Sabtu, 24 Mei 2008

Indonesia ‘Miskin’ Perbedaan

Semenjak tumbangnya Orde Baru, konflik atas nama ras dan agama memiliki catatan panjang untuk diceritakan. Pada tahun 2000 perstiwa Sampit sempat menghebohkan Indonesia, pertumpahan darah begitu mengerikan terjadi antara suku dayak dan madura. Di berbagai media masa diperlihatkan korban-korban pertikaian yang membuat bulu kuduk kita berdiri tegang. Turus dilanjutkan lagi dengan kerusuhan di Poso, yang dilatarbelakangi konflik agama. Konflik agama Kemudian berlanjut dengan persitiwa 171 di NTB yang berakhir dengan pengerusakan dan penjarahan.
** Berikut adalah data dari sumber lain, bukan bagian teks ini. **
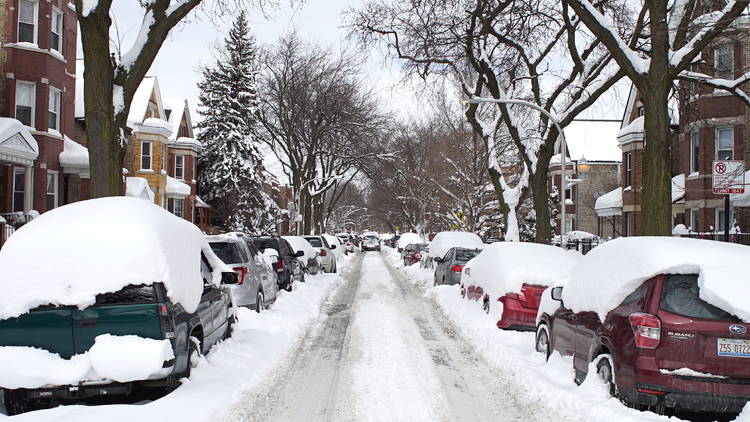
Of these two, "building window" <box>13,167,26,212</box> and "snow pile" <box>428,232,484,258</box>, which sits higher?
"building window" <box>13,167,26,212</box>

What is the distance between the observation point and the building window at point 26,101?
2302 cm

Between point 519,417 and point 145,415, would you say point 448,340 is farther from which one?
point 145,415

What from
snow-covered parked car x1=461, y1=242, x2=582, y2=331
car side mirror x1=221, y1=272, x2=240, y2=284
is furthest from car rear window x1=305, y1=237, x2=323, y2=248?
car side mirror x1=221, y1=272, x2=240, y2=284

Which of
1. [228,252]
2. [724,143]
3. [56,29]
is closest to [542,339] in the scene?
[228,252]

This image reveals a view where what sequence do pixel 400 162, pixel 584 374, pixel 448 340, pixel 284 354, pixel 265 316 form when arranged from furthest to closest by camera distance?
pixel 400 162
pixel 265 316
pixel 448 340
pixel 284 354
pixel 584 374

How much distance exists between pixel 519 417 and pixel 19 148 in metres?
18.6

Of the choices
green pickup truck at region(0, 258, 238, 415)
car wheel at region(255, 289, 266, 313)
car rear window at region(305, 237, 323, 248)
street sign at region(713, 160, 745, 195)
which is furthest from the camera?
car rear window at region(305, 237, 323, 248)

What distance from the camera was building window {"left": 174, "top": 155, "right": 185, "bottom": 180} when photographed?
148 feet

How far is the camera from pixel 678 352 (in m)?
5.99

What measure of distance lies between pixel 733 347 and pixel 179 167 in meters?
Answer: 43.1

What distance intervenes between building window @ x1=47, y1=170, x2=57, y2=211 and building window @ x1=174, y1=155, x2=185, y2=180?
19.8m

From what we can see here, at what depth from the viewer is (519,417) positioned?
6617 millimetres

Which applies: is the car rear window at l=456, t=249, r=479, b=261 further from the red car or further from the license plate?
the red car

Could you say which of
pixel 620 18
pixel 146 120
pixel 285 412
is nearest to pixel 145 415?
pixel 285 412
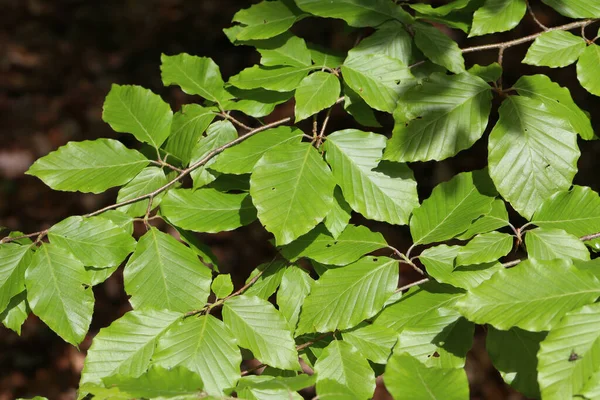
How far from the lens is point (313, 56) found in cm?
127

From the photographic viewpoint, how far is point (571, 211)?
3.38 feet

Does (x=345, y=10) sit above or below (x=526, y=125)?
above

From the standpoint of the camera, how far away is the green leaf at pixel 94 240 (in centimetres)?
110

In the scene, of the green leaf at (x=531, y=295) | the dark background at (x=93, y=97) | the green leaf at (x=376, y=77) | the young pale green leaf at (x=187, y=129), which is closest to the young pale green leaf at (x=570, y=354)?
the green leaf at (x=531, y=295)

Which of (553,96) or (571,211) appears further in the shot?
(553,96)

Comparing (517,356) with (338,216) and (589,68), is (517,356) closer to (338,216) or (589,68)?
(338,216)

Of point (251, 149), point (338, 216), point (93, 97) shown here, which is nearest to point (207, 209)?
point (251, 149)

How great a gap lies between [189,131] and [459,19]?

Rentetan pristiwa di atas sungguh sangat disayangkan, secara tidak sadar telah menambah catatan buram perjalanan sejarah Indonesia. Halnya di dalam tubuh agama itu sendiri memiliki banyak polemik. Seperti Agama Islam. Mulai dengan kasus Ahmadiyah, Lia Eden, salafi, Ustad Roy, Syiah, dan Islam Al-Qiyadah. Dari kesemua kasus tersebut sebetulnya telah memberikan kita secercik kesimpulan sederhana bahwa Indonesia kurang memahami makna perbedaaan. kalau sedikit saja kita mau membuka kitab suci al-qur’an khususnya bagi umat Islam, kita akan menemukan ayat yang mengajarkan arti penting perbedaan ‘Al-ikhtilafurrahmah’. Tapi kenapa perbedaan itu dijadikan sebagai alasan untuk menindas golongan lain. Mungkin alasan yang pas untuk melakukan penindasan didasari karena aliran-aliran itu dianggap sesat. Benarkah demikian?
Berangkat dari Ahmadiyah. Ahmadiyah sebagai faham keagamaan yang tergolong sedikit di Indonesia kian hari diperlakukan tidak adil di Indonesia. Hal ini didasari dengan isu yang terbangun bahwa Ahmadiyah dikatakan sesat karena mempercayai Adanya nabi baru selain nabi Muhammad. Isu yang demikian ini dibantah oleh orang Ahmadiah sendiri. Orang Ahmadiyah masih meyakini Muhammad adalah nabi terakhir. Lantas apa yang dipersoalkan oleh orang Islam yang tergolong mayoritas?. bukan hanya golongan Ahmadiyah saja yang mendapat perlakukan, tetapi golongan seperti Lia Eden, Islam Al-qiyadah, Islam yang Shalatnya dwi bahasa (ustad Roy) juga mendapatkan perlakuan yang sama dari golongan mayoritas. Belum lagi keterlibatan Majelis Ulama Indonesia (MUI) sebagai badan yang diberikan wewenang oleh negara, menjastifikasikan kalau Ahmadiyah, Al-qiyadah, dan shalat dwi bahasa dianggap sesat. Ini mengindikasikan seolah-olah MUI adalah wakil Tuhan yang mengetahui siapa yang sesat dan siapa yang benar.
Kalau kita merujuk pada konsep Negara Indonesia yang mengatas namakan pluralis, yang menjunjung tinggi pancasila sebagai dasar negara justru sangat bertolak belakang dari pelaksanaannya. Tidaklah kita pungkiri jikalau Indonesia memiliki beragam macam suku, agama, budaya dan aliran-aliran keagamaan lainnya. Tetapi kenapa diskriminasi kebebasan beragama menjadi momok yang dipandang sebelah mata oleh negara?. Penempatan negara yang multikulturalisme tidak sejalan dengan kenyataan yang ada. Sehingga golongan yang mayoritas mendindas golongan minoritas seperti Ahmadiyah dan aliran lainnya.